Starting with the first line and ending with the one that holds "scientific name: Cervus elaphus", retype the entries exactly.

Stored data entries:

▬▬▬▬▬▬▬▬▬▬

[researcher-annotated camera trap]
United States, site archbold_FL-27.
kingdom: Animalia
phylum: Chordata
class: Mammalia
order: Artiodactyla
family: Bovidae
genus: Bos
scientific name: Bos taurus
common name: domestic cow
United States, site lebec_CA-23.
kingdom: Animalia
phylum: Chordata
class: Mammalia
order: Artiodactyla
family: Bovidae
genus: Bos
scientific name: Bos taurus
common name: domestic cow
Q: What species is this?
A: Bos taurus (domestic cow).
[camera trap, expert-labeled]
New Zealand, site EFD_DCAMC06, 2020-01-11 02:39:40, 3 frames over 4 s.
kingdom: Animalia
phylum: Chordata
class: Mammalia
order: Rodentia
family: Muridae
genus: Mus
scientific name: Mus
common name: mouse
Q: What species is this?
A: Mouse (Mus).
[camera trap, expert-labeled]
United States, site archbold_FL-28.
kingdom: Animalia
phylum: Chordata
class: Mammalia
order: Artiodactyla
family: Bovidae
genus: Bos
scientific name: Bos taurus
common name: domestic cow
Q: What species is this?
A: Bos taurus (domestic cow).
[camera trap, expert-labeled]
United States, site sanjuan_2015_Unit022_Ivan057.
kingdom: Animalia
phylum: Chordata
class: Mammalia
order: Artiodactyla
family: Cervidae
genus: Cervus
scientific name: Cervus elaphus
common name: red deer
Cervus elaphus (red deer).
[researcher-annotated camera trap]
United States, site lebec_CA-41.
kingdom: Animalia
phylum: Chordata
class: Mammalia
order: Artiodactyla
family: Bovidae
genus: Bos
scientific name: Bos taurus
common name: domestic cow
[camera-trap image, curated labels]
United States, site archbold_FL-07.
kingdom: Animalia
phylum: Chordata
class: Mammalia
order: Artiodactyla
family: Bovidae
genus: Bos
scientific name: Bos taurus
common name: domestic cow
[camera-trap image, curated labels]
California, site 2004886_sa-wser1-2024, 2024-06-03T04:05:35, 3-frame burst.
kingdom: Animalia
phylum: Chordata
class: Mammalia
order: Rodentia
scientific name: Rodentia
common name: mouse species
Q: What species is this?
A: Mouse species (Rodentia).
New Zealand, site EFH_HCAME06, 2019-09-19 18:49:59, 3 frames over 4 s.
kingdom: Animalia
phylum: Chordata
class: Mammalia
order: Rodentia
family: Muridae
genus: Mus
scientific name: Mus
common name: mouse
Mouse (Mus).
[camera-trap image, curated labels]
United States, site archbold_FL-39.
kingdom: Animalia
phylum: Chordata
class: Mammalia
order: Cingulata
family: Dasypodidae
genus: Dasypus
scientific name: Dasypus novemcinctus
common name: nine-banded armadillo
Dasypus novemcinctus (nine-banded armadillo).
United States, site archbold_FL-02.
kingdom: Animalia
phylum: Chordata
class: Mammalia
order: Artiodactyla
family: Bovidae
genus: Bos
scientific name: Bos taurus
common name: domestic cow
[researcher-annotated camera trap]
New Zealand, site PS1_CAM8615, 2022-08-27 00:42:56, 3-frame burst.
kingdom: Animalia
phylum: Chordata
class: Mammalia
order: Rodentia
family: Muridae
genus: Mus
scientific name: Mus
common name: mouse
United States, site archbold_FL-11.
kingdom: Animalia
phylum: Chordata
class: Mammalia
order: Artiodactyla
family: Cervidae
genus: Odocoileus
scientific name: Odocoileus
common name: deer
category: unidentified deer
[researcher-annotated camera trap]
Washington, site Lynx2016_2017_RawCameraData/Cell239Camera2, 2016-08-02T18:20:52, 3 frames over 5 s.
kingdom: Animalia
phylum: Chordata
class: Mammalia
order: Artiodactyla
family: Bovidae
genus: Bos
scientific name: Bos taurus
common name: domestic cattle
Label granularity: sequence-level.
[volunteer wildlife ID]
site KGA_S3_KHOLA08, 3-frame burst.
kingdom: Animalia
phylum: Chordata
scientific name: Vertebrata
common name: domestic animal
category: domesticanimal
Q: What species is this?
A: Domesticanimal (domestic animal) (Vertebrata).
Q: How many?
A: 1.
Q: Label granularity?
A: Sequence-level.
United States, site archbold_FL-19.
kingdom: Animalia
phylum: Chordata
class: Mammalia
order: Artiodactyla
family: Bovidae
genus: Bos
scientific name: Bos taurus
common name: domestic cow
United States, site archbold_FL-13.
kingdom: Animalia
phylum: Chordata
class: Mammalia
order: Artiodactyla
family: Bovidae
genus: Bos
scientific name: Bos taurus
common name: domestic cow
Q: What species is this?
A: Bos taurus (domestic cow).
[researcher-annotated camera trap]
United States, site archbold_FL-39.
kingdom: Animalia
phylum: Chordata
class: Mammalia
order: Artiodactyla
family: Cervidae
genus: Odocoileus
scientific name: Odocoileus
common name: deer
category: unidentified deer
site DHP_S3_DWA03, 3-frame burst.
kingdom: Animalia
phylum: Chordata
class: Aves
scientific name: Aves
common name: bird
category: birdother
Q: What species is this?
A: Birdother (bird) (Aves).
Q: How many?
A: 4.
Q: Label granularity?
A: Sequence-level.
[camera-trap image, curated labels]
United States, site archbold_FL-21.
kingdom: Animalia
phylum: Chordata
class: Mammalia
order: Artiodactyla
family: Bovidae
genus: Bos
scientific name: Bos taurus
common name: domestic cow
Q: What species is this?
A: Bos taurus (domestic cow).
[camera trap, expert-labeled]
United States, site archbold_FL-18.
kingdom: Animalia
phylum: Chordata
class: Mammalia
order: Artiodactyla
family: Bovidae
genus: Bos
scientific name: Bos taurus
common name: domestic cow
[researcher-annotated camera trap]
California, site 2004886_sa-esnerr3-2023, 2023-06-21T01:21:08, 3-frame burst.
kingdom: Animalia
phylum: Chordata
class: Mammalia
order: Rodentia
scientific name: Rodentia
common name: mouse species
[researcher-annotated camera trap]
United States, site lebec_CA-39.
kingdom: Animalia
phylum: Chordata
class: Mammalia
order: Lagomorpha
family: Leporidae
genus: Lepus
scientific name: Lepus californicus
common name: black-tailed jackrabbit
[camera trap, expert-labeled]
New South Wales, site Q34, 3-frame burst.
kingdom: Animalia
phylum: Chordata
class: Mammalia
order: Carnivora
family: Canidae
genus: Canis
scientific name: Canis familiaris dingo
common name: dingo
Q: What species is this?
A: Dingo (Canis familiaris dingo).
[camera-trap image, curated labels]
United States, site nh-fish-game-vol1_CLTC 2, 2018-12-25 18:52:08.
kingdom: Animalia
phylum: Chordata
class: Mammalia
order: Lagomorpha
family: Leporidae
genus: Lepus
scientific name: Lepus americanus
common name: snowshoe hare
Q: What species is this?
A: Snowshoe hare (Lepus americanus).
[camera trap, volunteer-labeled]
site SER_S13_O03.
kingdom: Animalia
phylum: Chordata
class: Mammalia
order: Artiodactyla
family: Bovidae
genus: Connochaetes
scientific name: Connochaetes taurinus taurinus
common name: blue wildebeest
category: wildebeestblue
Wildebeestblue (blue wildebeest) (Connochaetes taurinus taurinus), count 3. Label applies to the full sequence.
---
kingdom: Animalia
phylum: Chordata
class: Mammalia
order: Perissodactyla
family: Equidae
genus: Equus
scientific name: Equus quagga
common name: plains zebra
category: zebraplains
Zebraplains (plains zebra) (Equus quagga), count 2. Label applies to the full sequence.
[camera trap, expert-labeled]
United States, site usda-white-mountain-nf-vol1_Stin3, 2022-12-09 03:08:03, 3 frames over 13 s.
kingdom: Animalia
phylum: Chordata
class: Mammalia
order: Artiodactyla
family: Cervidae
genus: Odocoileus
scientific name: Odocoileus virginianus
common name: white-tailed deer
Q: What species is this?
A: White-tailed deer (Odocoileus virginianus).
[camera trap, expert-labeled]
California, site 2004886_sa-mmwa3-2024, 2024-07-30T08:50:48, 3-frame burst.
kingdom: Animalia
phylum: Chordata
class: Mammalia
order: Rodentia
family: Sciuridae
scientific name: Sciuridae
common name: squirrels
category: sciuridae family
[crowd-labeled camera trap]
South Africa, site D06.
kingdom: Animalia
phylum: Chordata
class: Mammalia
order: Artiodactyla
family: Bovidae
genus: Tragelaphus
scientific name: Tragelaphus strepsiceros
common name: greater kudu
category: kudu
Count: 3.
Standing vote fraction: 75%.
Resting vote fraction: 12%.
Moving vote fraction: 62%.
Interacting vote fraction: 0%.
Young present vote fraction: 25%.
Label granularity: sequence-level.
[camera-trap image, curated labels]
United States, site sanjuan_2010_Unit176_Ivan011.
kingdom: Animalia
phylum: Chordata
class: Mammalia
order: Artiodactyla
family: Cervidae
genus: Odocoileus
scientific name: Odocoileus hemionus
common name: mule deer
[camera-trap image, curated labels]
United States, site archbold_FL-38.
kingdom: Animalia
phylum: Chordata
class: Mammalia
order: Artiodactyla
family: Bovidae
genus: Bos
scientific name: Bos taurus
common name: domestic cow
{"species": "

▬▬▬▬▬▬▬▬▬▬

▸ OUTPUT OF THE TASK:
[researcher-annotated camera trap]
United States, site archbold_FL-27.
kingdom: Animalia
phylum: Chordata
class: Mammalia
order: Artiodactyla
family: Bovidae
genus: Bos
scientific name: Bos taurus
common name: domestic cow
United States, site lebec_CA-23.
kingdom: Animalia
phylum: Chordata
class: Mammalia
order: Artiodactyla
family: Bovidae
genus: Bos
scientific name: Bos taurus
common name: domestic cow
Q: What species is this?
A: Bos taurus (domestic cow).
[camera trap, expert-labeled]
New Zealand, site EFD_DCAMC06, 2020-01-11 02:39:40, 3 frames over 4 s.
kingdom: Animalia
phylum: Chordata
class: Mammalia
order: Rodentia
family: Muridae
genus: Mus
scientific name: Mus
common name: mouse
Q: What species is this?
A: Mouse (Mus).
[camera trap, expert-labeled]
United States, site archbold_FL-28.
kingdom: Animalia
phylum: Chordata
class: Mammalia
order: Artiodactyla
family: Bovidae
genus: Bos
scientific name: Bos taurus
common name: domestic cow
Q: What species is this?
A: Bos taurus (domestic cow).
[camera trap, expert-labeled]
United States, site sanjuan_2015_Unit022_Ivan057.
kingdom: Animalia
phylum: Chordata
class: Mammalia
order: Artiodactyla
family: Cervidae
genus: Cervus
scientific name: Cervus elaphus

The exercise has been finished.